When you are attempting to up the pace, it appears normal that you would search all over the Internet for helpful tips and motivation. More often than not, runners look to some of the world’s most accomplished runners and, particularly, their training regimes. The reasoning is sound after all; they are the world’s best, and so, it seems only logical to follow precisely what they are doing when you are trying to beat your current personal best (PB).
However, while scrutinising the training regimes practised by world-class runners can be exciting, trying to follow their programs is a terrible idea for many recreational runners.
Why? Continue to find out.
1. They Know Something You Do Not
When you examine an elite runner’s training routine or follow their lives on social media, whether it is Twitter or Instagram, you are only obtaining a snippet of what it takes to train at an exceptionally high level.
There are lots of work that run behind the curtains which enable them to challenge the boundaries of their physical performance consistently. Be mindful that running is these athletes’ only responsibility, and their days orientate around running and recovering so they can hit the running track again later on.
As a recreational runner, you likely have a job outside of running, typically a 9–5 job.
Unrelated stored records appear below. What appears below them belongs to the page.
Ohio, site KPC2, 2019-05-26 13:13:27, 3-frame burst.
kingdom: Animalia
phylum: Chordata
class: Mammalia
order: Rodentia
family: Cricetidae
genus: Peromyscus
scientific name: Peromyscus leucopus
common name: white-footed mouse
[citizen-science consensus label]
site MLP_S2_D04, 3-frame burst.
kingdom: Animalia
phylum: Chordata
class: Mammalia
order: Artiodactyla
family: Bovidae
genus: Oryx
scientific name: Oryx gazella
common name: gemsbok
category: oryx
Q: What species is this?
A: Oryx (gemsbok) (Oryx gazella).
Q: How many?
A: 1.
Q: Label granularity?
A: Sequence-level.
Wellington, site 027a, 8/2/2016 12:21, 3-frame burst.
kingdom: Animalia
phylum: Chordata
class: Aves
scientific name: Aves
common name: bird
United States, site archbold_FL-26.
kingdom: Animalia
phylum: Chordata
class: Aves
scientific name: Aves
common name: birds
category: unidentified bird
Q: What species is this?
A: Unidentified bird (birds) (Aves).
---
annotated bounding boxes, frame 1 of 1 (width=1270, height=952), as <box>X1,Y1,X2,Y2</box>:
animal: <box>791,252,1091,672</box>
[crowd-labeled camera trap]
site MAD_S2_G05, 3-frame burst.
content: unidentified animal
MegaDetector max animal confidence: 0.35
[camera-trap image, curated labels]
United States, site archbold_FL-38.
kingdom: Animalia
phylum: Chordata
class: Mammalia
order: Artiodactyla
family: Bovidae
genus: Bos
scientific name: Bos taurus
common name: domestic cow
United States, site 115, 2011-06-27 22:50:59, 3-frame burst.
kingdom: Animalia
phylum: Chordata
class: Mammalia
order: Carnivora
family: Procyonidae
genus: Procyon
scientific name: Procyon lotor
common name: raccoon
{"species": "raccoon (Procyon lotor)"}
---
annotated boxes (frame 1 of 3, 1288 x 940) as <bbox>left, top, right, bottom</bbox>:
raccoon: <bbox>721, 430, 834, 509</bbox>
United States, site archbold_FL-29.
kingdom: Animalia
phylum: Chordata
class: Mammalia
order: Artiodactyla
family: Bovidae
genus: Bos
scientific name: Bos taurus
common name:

Also, you have other commitments that do not grant you the privilege to spend hours every day committed to training, which usually means 150–200 kilometres weeks are probably not suitable for you.
2. You Lack Sleep
Again, part of a professional athlete’s duty is to recover properly and adequately so that their bodies can cope with the demands of high mileage and intense workouts.
A significant factor in that is sleep, and there is a high probability that you are not getting enough of it to handle the same training volume. For instance, American marathon record-holder Deena Kastor described a day in her life when she was at her peak training as follows:
“My day was eat, run, eat, massage, nap, eat, run, eat, sleep,” she says. “It was simple, focused, and a bit mundane, but it allowed all my physical and mental energy to hammer 140-mile (225 km) weeks while the remainder of the time was focused on recovery.”
At the height of her training, Kastor slept 10 hours nightly and took a two-hour nap in the middle of each day. That indicates she was using half of her day sleeping to handle the intensity and volume of her training. Considering the average adult has difficulty getting the recommended 7–8 hours of sleep daily, this is probably not a realistic schedule for most recreational runners.
3. They Have Constant Access to Therapy. You, However, Do Not.
If you examine Kastor’s day-in-the-life again, you will find that a massage was incorporate into her training schedule. Elite athletes have the continuous support of sports medicine doctors, physiotherapists, massage therapists, dietitians and all sorts of other recovery tools to keep them on the move without injuries.
Unless you are prepared and able to visit your local physiotherapy centre daily, a training routine catered to the elites is probably too much for your body to deal with.
4. You and The Elites Share Different Training Age
Lastly, if you have just included running into your quest to achieve a healthy lifestyle, keep in mind that these elite runners covering hundreds of kilometres weekly spent years building up to that.
Increasing running volume takes time, patience, and self-discipline, and if you want to continue running injury-free, you are better of backing off the mileage and increasing gradually.
Final 2¢: Where Does This Leave Recreational Runners?
The message I want to drive home here is not to look at the elite athletes’ training regimes but rather to think about the amount of work they put in to get to that point.
Hence, grab ideas and inspirations from their training programs. Take a snippet of their programs if you believe you can handle it. However, copying them exactly will likely get you into a world of hurt, and that, in turn, can sweep away all that you have accomplished so far.
If you truly want to copy what the elites are doing, my advice is not to observe their training at the peak of their careers but rather what they were doing in the years or decades beforehand.